Are you involved in research?

Yes. We’re always working to improve care. I study, among other things, pediatric acute pain management and how best to monitor nerve blocks. When I’m not in the OR, or with a patient these days, I’m studying devices I invented with colleagues in the Johns Hopkins Applied Physics Lab. We’re studying one in piglets now. It indicates how well an epidural is working. So, maybe in the future we’ll be able to more safely control pain in even the littlest of babies.

How do you like to relax when you’re not at Johns Hopkins?

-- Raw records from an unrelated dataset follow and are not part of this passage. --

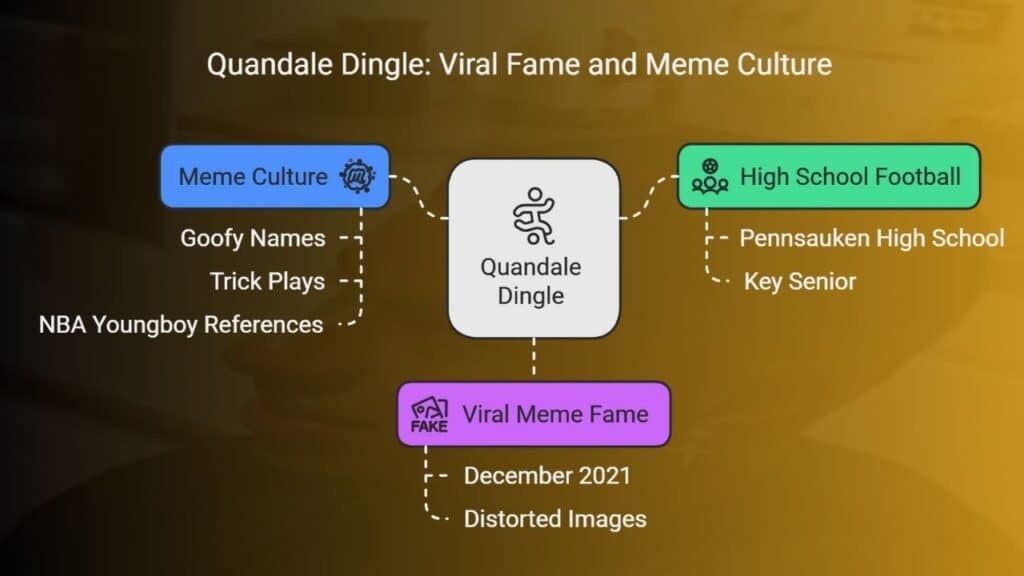 Quandale Dingle: Viral Fame and Meme Culture

Meme Culture

Goofy Names

Trick Plays

NBA Youngboy References

Quandale Dingle

High School Football

Pennsauken High School

Key Senior

FAKE

Viral Meme Fame

December 2021

Distorted Images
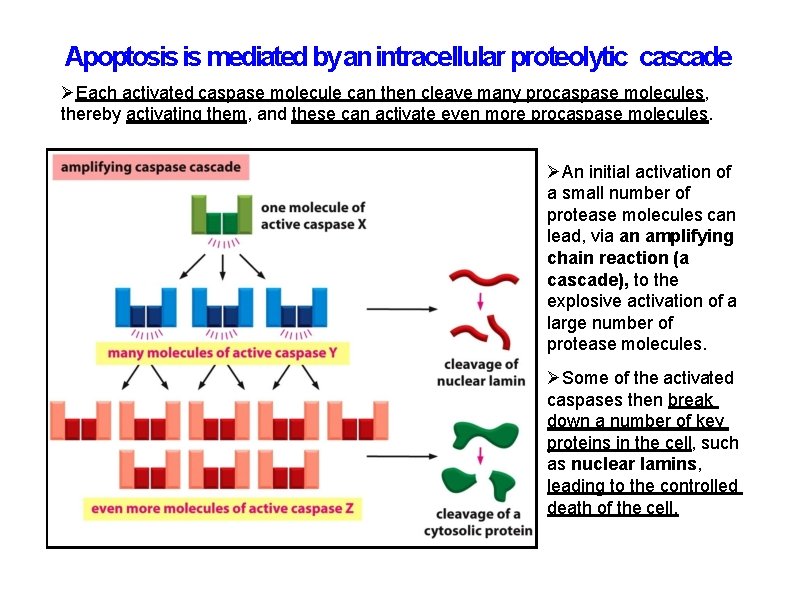 Apoptosis is mediated by an intracellular proteolytic cascade

➢Each activated caspase molecule can then cleave many procaspase molecules, thereby activating them, and these can activate even more procaspase molecules.

amplifying caspase cascade

one molecule of active caspase X

many molecules of active caspase Y

even more molecules of active caspase Z

cleavage of nuclear lamin

cleavage of a cytosolic protein

➢An initial activation of a small number of protease molecules can lead, via an amplifying chain reaction (a cascade), to the explosive activation of a large number of protease molecules.

➢Some of the activated caspases then break down a number of key proteins in the cell, such as nuclear lamins, leading to the controlled death of the cell.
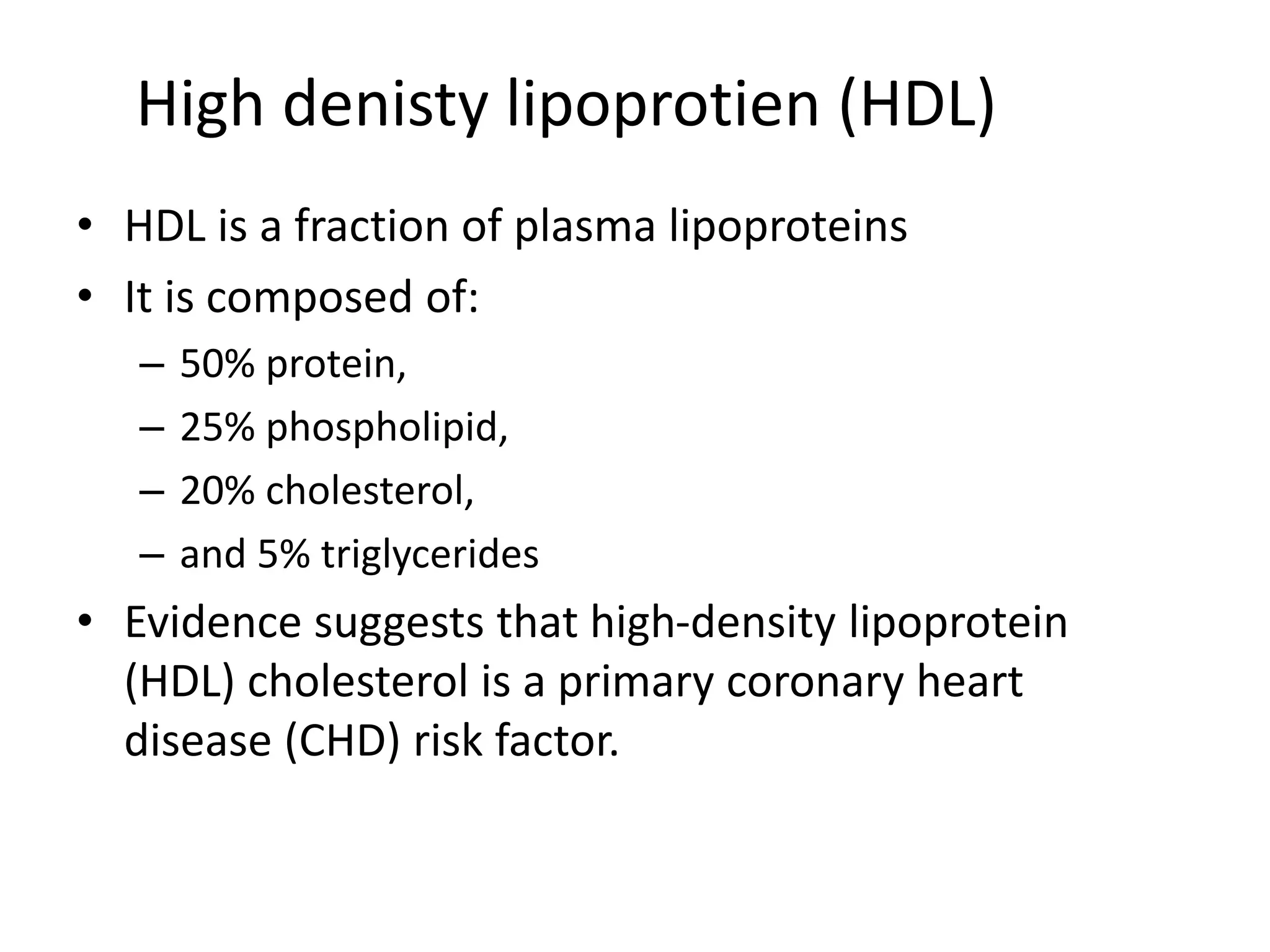 High denisty lipoprotien (HDL)

• HDL is a fraction of plasma lipoproteins
• It is composed of:
– 50% protein,
– 25% phospholipid,
– 20% cholesterol,
– and 5% triglycerides
• Evidence suggests that high-density lipoprotein (HDL) cholesterol is a primary coronary heart disease (CHD) risk factor.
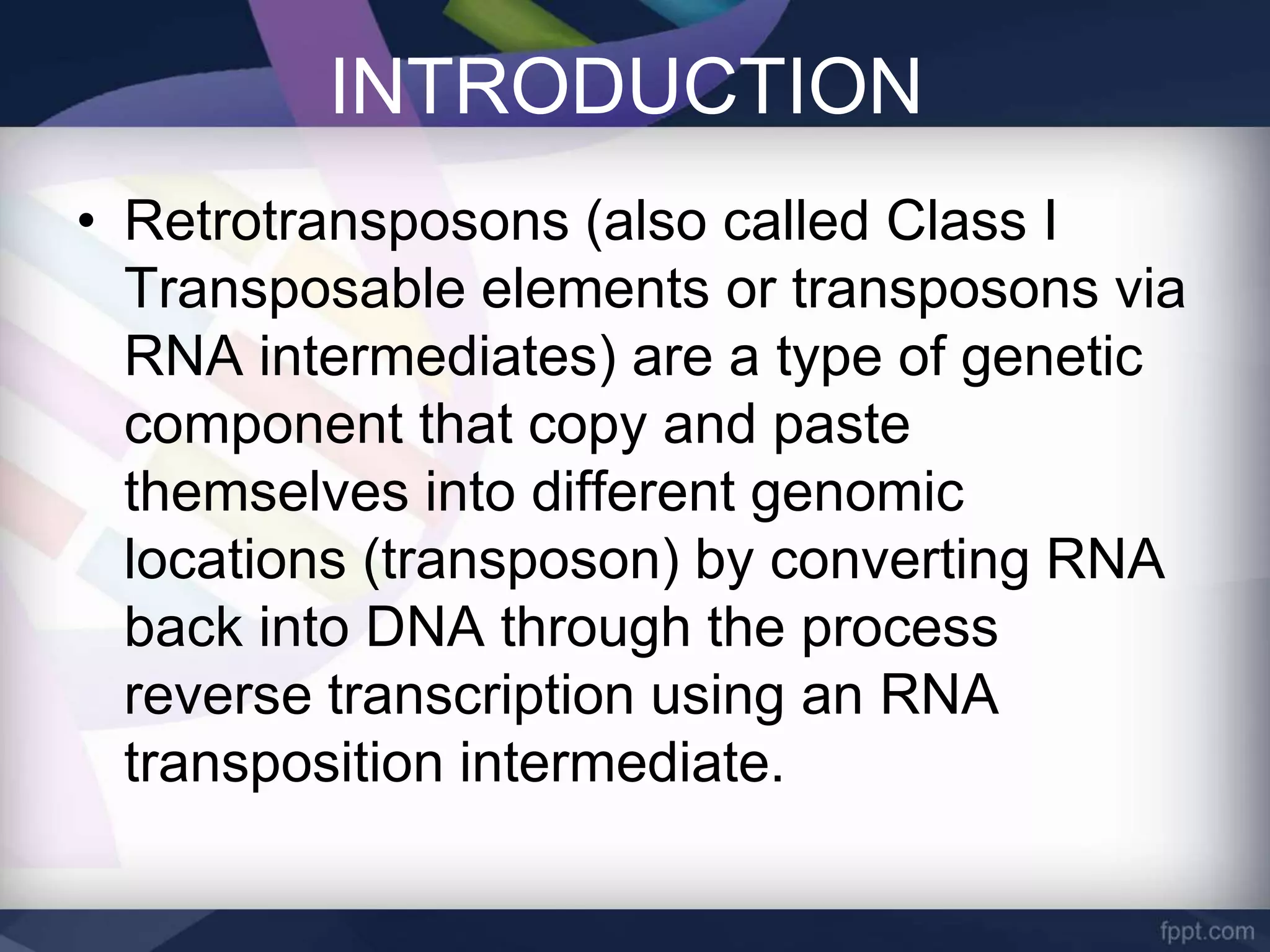 INTRODUCTION

• Retrotransposons (also called Class I Transposable elements or transposons via RNA intermediates) are a type of genetic component that copy and paste themselves into different genomic locations (transposon) by converting RNA back into DNA through the process reverse transcription using an RNA transposition intermediate.

fppt.com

It’s important to take time away from the intensity and the pressure of work. I like managing my horse farm and flying my Cessna Cardinal. Flying plays to my level of critical thinking, risk management and, above all, safety. I follow the basic three types of flight missions: fly around the airport to practice essential skills, go for the “$200-dollar hamburger” (which means you fly to another airport and have a nice lunch somewhere), or travel to a destination like Cape May or Tangier Island. I used to fly to visit my kids when they were in college. I delivered care packages to them in Ithaca, Cleveland, and Burlington, N.C.

Robert Greenberg relaxing

What keeps you going?

My patients and their families. Don’t tell my secret: I love what I do, with all its challenges and the harrowing experiences when a patient is in difficulty. The fun part comes when a parent sends me a Christmas ornament that says “Dr. Greenberg says, ‘Don't Make Me Drug You!’” Or when you come into a patient’s room, and the family’s so comfortable with you that mom can joke: “How can I miss you if you won’t go away?” I know that’s her way of saying “Thanks for coming by to see my child.”